Segment Start: Input for this task

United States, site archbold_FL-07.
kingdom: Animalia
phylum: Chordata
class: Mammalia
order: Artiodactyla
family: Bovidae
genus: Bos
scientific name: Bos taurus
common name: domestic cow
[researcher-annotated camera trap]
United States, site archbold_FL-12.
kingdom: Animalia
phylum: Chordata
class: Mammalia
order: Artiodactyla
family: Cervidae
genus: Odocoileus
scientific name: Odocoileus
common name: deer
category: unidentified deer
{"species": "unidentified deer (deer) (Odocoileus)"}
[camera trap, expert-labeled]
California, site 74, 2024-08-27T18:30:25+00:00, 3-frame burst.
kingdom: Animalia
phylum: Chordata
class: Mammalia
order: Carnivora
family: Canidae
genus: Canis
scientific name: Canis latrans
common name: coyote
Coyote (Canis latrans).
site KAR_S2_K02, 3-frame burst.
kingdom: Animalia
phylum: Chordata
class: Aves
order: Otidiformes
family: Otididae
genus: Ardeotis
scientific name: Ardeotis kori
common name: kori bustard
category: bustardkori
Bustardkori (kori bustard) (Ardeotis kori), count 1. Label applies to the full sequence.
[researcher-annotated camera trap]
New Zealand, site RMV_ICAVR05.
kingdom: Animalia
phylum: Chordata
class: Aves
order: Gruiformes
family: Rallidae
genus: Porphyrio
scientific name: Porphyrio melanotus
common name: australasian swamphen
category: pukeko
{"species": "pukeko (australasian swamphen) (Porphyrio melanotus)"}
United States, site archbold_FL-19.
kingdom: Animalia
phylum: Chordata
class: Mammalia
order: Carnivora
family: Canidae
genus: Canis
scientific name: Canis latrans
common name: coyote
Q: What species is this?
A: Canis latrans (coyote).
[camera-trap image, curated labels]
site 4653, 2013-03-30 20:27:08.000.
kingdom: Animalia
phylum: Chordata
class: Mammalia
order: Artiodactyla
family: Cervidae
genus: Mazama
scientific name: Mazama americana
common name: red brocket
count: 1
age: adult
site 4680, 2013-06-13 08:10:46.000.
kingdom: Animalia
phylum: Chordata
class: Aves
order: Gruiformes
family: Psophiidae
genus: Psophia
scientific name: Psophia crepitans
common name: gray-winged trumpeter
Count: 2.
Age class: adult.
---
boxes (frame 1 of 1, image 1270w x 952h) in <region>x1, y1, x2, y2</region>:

Segment End: Input for this task

• Your goal
The full set of entries should appear again, unchanged, line by line.

• Solved problem
United States, site archbold_FL-07.
kingdom: Animalia
phylum: Chordata
class: Mammalia
order: Artiodactyla
family: Bovidae
genus: Bos
scientific name: Bos taurus
common name: domestic cow
[researcher-annotated camera trap]
United States, site archbold_FL-12.
kingdom: Animalia
phylum: Chordata
class: Mammalia
order: Artiodactyla
family: Cervidae
genus: Odocoileus
scientific name: Odocoileus
common name: deer
category: unidentified deer
{"species": "unidentified deer (deer) (Odocoileus)"}
[camera trap, expert-labeled]
California, site 74, 2024-08-27T18:30:25+00:00, 3-frame burst.
kingdom: Animalia
phylum: Chordata
class: Mammalia
order: Carnivora
family: Canidae
genus: Canis
scientific name: Canis latrans
common name: coyote
Coyote (Canis latrans).
site KAR_S2_K02, 3-frame burst.
kingdom: Animalia
phylum: Chordata
class: Aves
order: Otidiformes
family: Otididae
genus: Ardeotis
scientific name: Ardeotis kori
common name: kori bustard
category: bustardkori
Bustardkori (kori bustard) (Ardeotis kori), count 1. Label applies to the full sequence.
[researcher-annotated camera trap]
New Zealand, site RMV_ICAVR05.
kingdom: Animalia
phylum: Chordata
class: Aves
order: Gruiformes
family: Rallidae
genus: Porphyrio
scientific name: Porphyrio melanotus
common name: australasian swamphen
category: pukeko
{"species": "pukeko (australasian swamphen) (Porphyrio melanotus)"}
United States, site archbold_FL-19.
kingdom: Animalia
phylum: Chordata
class: Mammalia
order: Carnivora
family: Canidae
genus: Canis
scientific name: Canis latrans
common name: coyote
Q: What species is this?
A: Canis latrans (coyote).
[camera-trap image, curated labels]
site 4653, 2013-03-30 20:27:08.000.
kingdom: Animalia
phylum: Chordata
class: Mammalia
order: Artiodactyla
family: Cervidae
genus: Mazama
scientific name: Mazama americana
common name: red brocket
count: 1
age: adult
site 4680, 2013-06-13 08:10:46.000.
kingdom: Animalia
phylum: Chordata
class: Aves
order: Gruiformes
family: Psophiidae
genus: Psophia
scientific name: Psophia crepitans
common name: gray-winged trumpeter
Count: 2.
Age class: adult.
---
boxes (frame 1 of 1, image 1270w x 952h) in <region>x1, y1, x2, y2</region>:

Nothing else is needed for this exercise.